Food
It is no secret that many musicians over the centuries have shown a great enthusiasm for food, and it certainly seems fair to say that you are joining their ranks. Please tell us a why it’s important to you from your vantage point as a classical musician.
For me, food is a wonderful and additional form of self-expression that lets me share my enthusiasm about life. I love to eat, but I also like to cook, which allows me to bring together a range of not just flavors and ingredients, but also feelings. There is a real challenge in wanting to cook food that “says” what I want it to say, and when I’m in the kitchen cooking for others, I am concerned about making sure that my happiness in making a particular dish is something I communicate to them. It’s a process I really enjoy.
What’s also interesting to me from an historical standpoint is how many composers were influenced by food, and also how it figures into the lives of so many performers, which helps me to realize that it has been a source of creativity associated with many musicians over centuries. For example, when I began work work on Liszt’s Reminiscences de Norma, I discovered that the Italian dish, pasta alla Norma, which is made with pasta and slices of fried eggplant, was named in honor of the opera composer Vincenzo Bellini and his opera Norma. When the writer Nino Martoglio first tasted it, he said “this is a real Norma” or masterpiece, and thus the opera began to be associated with the dish, but also anything of superior quality.
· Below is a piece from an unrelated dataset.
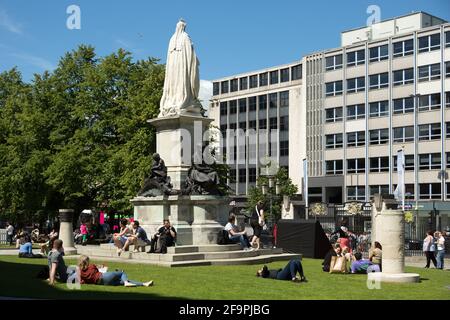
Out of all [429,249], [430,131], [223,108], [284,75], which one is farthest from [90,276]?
[223,108]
Many other examples come to mind. The composer Gioacchino Rossini loved to give dinner parties where he would serve lavish dishes like a whole turkey stuffed with truffles. He became close friends with the famous chef Antonin Carême, whom he described as “the only man that understood me.” One also has to only think of other dishes like peach melba, which a chef created for the Australian soprano Nellie Melba to honor both her and her love of peaches, to realize the strong connection between artists and food.
An enthusiasm for life in general seems to also be a part of being a “foodie”. Much more than your just needing it for nourishment, it seems to that food is very much a way in which you share your personality and interests with your audience. What makes for that?
A great meal is like a great performance. It delights your senses, makes you take the time savor the nuance of all the flavors, and in fact, somehow changes you, by allowing you to discover aspects of not just the food, but perhaps yourself, in the process of tasting it. You learn more about what you like, what you don’t like, and what intrigues you enough in terms of the flavors to try them again, perhaps in something different, like another piece by the same composer.
Whenever I’m in a restaurant—which is often—I choose something that I know I will like, but I always like to try something that might allow me to learn a little more about flavors and ideas I know already. It might be a new recipe for linguine and clams, but this time with a sauce that is made with more spices, or a new flavor of ice cream that seems illogical until I taste it. This for me adds to the pleasure of the meal, not unlike learning the next variation in a work made up of a theme and variations.
I have always thought of cooking and the subsequent eating as multiple factors of a great experience: an act of creativity combined with celebration and a way to commemorate, often a person or an event. The best meals are those where all of the flavors are taken into consideration, and the entire process that brings it from the kitchen to the table. If one thinks about it, there are so many components involved, from the freshness of the ingredients to the best cooking techniques to bring out their flavors, right down to the seasonings that go into a dish.
For me, this is a lot like preparing a work for a performance. I have to understand the origins of the work and the circumstances under which it was written, while also taking into consideration the audience hearing it and every possible nuance I can add, in order to communicate the message I want to convey as fully as possible and making the work come alive so that the audience “tastes” every note.
Ultimately, I believe food is meant to carry with it messages of celebration, comfort, nourishment, and happiness in greater or lesser amounts, depending on the situation. The ingredients are like notes, and recipes are in fact like compositions. The food I enjoy most is that which allows me to taste different layers of flavor, just as there are different layers of emotion in a piano work. In turn the food doesn’t just reward me with nourishment, but it also feeds my emotions, in the same way I work to make that happen every time I perform, both for myself and the audience. I once heard someone say that eating ramen noodles is like giving your soul a hug.
Good food and good music are like that—they nourish you, body and soul.
Photos: Food, glorious food! Always interested in new cuisine and cultures, Nana enjoys, from left, a bowl of pho (rice) noodles at a Vietnamese restaurant; Indian curry and naan, a leavened flatbread; a bowl of udon, a Japanese “soul food” specialty from the Kagawa Prefecture, home of Nana’s grandmother; and a pudding à la mode alongside a fruit parfait, age eight, with her father.